Euronext, a significant player in the European capital market infrastructure, has announced a strategic move to consolidate settlement processes across its markets. As part of its Innovate for Growth 2027 plan, Euronext Securities will become the Central Securities Depository (CSD) for Euronext Amsterdam, Brussels, and Paris equity trades by the latter half of 2026. This development aligns with Euronext’s commitment to enhancing the competitiveness of European capital markets and addressing post-trade fragmentation challenges in the region.
The decision to designate Euronext Securities as the CSD for these markets underscores Euronext’s proactive approach to streamlining post-trade operations and fostering cross-border trading opportunities. By unifying settlement processes, Euronext aims to simplify market access, enhance liquidity, and facilitate compliance with regulatory changes, such as the upcoming transition to a T+1 settlement cycle in Europe by October 2027.

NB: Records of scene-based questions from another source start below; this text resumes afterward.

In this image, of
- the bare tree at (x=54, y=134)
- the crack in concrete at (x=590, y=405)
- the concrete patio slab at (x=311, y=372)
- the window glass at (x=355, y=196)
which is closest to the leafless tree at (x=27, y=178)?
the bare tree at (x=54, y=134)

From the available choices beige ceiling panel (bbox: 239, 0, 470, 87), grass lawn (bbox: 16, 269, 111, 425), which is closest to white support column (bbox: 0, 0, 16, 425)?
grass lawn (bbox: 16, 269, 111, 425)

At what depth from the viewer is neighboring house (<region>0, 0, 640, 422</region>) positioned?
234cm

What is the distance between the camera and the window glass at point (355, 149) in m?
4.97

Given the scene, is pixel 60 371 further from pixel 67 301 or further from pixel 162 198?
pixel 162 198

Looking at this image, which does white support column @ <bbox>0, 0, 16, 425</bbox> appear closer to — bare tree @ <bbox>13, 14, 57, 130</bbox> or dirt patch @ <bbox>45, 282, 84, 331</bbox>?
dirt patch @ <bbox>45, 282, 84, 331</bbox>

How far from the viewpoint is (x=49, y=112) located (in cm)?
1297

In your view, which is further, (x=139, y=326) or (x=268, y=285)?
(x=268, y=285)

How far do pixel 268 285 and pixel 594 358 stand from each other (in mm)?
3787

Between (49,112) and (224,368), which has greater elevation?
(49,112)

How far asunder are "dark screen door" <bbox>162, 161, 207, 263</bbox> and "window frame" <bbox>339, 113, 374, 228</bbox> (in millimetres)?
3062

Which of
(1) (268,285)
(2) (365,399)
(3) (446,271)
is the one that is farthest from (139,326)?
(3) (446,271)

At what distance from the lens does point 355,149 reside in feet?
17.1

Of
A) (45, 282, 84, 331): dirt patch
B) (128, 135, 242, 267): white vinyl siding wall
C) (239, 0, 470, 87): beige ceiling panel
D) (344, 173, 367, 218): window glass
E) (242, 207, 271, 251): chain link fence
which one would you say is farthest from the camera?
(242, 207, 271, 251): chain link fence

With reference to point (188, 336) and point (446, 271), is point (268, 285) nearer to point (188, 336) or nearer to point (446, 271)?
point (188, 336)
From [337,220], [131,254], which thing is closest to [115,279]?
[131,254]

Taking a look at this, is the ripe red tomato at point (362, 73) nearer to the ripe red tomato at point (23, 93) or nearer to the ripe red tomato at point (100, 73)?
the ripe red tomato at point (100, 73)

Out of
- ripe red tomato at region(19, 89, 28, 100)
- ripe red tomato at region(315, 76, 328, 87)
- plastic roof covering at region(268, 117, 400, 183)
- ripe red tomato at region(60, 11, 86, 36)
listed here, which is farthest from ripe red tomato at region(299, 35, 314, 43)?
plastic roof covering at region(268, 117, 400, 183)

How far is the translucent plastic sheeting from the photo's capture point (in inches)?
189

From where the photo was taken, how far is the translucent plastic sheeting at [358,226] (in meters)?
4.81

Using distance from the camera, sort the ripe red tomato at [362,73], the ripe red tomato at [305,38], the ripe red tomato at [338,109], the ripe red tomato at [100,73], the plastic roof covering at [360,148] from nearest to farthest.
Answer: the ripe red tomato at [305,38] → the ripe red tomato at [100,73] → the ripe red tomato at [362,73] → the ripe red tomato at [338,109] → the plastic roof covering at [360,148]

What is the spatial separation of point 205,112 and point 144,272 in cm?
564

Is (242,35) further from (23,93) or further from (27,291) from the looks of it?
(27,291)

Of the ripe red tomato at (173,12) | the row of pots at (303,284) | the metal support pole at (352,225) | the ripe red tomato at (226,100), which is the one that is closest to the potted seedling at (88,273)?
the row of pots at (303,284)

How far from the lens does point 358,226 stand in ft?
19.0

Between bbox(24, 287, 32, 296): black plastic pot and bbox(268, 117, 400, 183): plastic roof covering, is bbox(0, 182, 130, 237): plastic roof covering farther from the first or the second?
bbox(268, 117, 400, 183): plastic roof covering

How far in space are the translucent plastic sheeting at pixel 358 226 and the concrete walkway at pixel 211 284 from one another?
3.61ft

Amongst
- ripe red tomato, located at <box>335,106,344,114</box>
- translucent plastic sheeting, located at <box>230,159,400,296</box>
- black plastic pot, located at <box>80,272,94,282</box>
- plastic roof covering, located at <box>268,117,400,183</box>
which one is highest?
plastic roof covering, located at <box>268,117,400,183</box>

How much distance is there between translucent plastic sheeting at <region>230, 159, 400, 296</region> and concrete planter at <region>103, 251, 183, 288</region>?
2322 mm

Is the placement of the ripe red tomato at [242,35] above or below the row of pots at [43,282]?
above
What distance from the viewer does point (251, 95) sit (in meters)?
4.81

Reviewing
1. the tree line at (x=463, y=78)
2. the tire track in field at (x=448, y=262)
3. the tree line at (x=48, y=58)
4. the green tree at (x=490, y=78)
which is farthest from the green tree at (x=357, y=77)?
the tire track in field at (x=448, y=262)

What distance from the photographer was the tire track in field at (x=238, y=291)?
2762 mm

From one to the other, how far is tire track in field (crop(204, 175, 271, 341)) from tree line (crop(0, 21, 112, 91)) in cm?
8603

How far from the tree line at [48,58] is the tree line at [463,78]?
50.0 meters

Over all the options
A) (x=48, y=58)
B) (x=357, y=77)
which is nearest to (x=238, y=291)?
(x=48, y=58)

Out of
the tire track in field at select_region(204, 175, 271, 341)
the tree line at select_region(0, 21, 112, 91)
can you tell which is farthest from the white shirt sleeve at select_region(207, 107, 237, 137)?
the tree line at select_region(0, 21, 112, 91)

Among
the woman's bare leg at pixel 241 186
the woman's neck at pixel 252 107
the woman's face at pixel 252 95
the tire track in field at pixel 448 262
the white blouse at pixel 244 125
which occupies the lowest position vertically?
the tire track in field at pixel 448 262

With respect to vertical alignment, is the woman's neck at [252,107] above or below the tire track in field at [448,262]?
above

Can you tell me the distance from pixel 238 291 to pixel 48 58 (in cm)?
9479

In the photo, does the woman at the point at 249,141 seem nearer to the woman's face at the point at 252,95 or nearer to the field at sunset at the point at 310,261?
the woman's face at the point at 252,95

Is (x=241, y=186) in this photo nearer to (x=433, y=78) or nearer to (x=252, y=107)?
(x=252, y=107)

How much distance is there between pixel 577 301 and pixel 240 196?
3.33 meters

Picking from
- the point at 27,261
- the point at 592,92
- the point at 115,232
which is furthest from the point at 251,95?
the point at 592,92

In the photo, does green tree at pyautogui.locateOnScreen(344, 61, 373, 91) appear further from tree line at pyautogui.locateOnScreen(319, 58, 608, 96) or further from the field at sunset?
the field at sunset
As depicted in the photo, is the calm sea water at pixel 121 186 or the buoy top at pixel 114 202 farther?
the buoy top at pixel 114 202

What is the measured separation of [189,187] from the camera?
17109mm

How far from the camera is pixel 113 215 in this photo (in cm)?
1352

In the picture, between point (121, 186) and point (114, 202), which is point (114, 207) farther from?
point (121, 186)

With Euronext being a key listing and trading venue accounting for a significant portion of European equity trading activity, the consolidation of settlement activities under Euronext Securities marks a pivotal step towards building a more integrated European Investment and Savings Union. This move complements Euronext’s previous efforts, including the migration of clearing activities to Euronext Clearing in 2023.
Moreover, Euronext N.V. has announced the transfer of its own shares to Euronext Securities, signaling a tangible opportunity for equity issuers to leverage the benefits of consolidation. Stéphane Boujnah, the CEO and Chairman of the Managing Board of Euronext, emphasized the strategic importance of this initiative in advancing the competitiveness of European capital markets and overcoming obstacles to establishing a cohesive capital market in Europe.

By consolidating settlement operations and leveraging the capabilities of Euronext Securities, Euronext aims to reduce costs, enhance operational efficiency, and offer clients a unified platform for post-trade activities. The move underscores Euronext’s commitment to driving efficiency, mitigating risks, and creating a more robust marketplace for issuers, investors, and financial institutions.

Through this integrated model, clients will benefit from streamlined post-trade processes, improved market access, and increased liquidity. Euronext’s strategic shift towards consolidation aligns with broader industry trends aimed at simplifying market infrastructure, fostering regulatory compliance, and enhancing the overall resilience of financial markets.
Looking ahead, Euronext is poised to collaborate with clients across its markets to implement this innovative model by September 2026, well in advance of Europe’s migration to a T+1 settlement cycle. The move signifies a bold step towards integrating European equity markets and underscores Euronext’s commitment to delivering tangible value to its stakeholders through enhanced operational efficiencies and market access.